Current owner paid $675k; list at $2.80M implies a 315% gain — meaningful room to come down on a strong offer.
By year 2, paydown + projected appreciation supports a ~$427k cash-out refi (75% LTV) — recoverable capital for the next deal without selling this one.
Climate carrying-cost: major flood risk; severe wind risk, 80% chance of damaging wind over 30y — expect insurance premiums to compound above CPI over the hold.
Cap rate 6.1% vs local median 9.0% in Westhampton — below-typical yield; the buyer is paying a premium for something (appreciation thesis, condition, location) that the cap rate doesn't capture.
At $23,994/mo this rent would consume 190% of the median local household income ($151k/yr) — very limited rent-growth headroom before tenants either downsize or default.
Questions for listing agent
What do current leases actually rent for vs. the listed asking? Can we see a recent rent roll and the last 12 months of T-12 income?
It's been on market 220 days. Have you received any prior offers? Is the seller open to a 14% concession, seller financing, or rate buy-down credit?
Why hasn't it sold? Are there any deal-killer items the seller is aware of (foundation, flood, title, zoning, code violations)?
Is there a deadline driving the sale (1031 exchange, divorce, estate, relocation)? That informs how much negotiation room exists.
Schools are D-rated, which usually means shorter tenancies and higher turnover. Who's the typical renter profile here, and what's been the actual vacancy rate?
The area grade is low — what's the realistic commute time and amenity access for the typical tenant pool here? Any planned neighborhood developments (good or bad) we should know about?
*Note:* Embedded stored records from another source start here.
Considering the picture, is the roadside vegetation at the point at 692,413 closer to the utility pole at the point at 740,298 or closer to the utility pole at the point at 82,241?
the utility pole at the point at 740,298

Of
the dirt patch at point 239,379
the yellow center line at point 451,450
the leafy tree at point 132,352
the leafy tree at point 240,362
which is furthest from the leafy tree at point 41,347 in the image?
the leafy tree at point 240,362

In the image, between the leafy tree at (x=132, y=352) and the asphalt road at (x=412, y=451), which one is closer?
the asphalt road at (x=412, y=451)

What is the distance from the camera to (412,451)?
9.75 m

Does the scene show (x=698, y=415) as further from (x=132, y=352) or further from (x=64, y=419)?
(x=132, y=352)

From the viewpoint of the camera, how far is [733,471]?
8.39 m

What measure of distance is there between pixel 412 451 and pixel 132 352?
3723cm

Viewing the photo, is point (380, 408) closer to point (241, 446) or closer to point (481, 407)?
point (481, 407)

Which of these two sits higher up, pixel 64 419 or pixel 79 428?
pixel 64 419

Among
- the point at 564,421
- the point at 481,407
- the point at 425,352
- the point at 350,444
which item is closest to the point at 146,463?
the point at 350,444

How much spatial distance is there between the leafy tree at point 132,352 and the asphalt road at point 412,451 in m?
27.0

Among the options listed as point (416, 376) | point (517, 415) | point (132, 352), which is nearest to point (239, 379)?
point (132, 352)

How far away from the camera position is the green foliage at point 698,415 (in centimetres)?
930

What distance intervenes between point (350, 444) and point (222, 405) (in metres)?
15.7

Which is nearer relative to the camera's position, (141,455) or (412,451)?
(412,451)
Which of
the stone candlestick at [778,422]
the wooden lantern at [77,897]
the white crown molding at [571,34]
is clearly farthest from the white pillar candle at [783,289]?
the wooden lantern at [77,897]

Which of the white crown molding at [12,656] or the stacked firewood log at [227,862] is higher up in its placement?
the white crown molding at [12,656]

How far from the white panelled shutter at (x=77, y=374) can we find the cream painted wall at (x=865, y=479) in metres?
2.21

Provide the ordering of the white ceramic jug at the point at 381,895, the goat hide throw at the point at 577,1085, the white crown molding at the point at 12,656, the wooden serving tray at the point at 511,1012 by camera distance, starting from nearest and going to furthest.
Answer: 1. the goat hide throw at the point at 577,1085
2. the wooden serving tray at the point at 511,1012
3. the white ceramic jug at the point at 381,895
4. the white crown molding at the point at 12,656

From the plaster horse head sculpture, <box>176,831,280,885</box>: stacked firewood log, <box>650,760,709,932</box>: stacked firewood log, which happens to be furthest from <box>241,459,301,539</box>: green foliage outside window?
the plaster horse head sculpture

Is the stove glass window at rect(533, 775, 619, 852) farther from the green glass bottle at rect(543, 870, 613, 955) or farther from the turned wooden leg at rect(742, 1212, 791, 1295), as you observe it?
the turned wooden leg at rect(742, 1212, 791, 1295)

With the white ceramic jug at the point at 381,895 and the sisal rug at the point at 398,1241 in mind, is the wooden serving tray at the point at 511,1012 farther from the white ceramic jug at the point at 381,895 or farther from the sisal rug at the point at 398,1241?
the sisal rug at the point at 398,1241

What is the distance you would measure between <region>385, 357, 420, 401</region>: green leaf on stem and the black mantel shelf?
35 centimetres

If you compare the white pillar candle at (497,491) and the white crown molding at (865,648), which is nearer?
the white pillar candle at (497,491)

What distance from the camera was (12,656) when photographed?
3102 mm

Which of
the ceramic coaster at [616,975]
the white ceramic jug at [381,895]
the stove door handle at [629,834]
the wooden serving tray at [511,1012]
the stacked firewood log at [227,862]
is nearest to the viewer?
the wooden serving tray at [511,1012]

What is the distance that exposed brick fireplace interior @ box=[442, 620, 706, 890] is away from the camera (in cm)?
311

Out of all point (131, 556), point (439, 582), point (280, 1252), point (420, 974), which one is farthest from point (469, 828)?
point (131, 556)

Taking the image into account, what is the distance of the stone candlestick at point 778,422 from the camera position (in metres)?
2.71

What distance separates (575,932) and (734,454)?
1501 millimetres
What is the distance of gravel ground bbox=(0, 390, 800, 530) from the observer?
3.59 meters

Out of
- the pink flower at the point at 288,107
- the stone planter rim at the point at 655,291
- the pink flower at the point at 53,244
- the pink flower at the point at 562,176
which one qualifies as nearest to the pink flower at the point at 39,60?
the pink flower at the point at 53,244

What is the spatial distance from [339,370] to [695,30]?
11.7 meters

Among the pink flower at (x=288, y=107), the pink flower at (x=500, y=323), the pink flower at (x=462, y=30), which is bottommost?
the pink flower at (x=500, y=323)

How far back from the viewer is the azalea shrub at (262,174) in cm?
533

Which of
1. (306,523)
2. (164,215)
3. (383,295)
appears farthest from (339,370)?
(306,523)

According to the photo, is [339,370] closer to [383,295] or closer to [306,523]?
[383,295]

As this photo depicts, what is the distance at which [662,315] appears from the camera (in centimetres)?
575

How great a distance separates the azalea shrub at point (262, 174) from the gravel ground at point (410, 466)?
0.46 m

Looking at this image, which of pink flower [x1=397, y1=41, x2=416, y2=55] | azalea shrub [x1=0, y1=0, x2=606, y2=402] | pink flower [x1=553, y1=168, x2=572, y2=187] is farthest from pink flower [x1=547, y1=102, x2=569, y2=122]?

What's the average days-on-market for RENTAL listings here right now (not sales)? A rising rental-DOM trend means longer vacancies and softer asking-rent achievability than the comps imply.
What's the recent tenant-quality profile in this submarket — average credit score on applications, eviction rate, late-payment / NSF rate, and stable-employment percentage? A property-management company in the area should have these aggregated.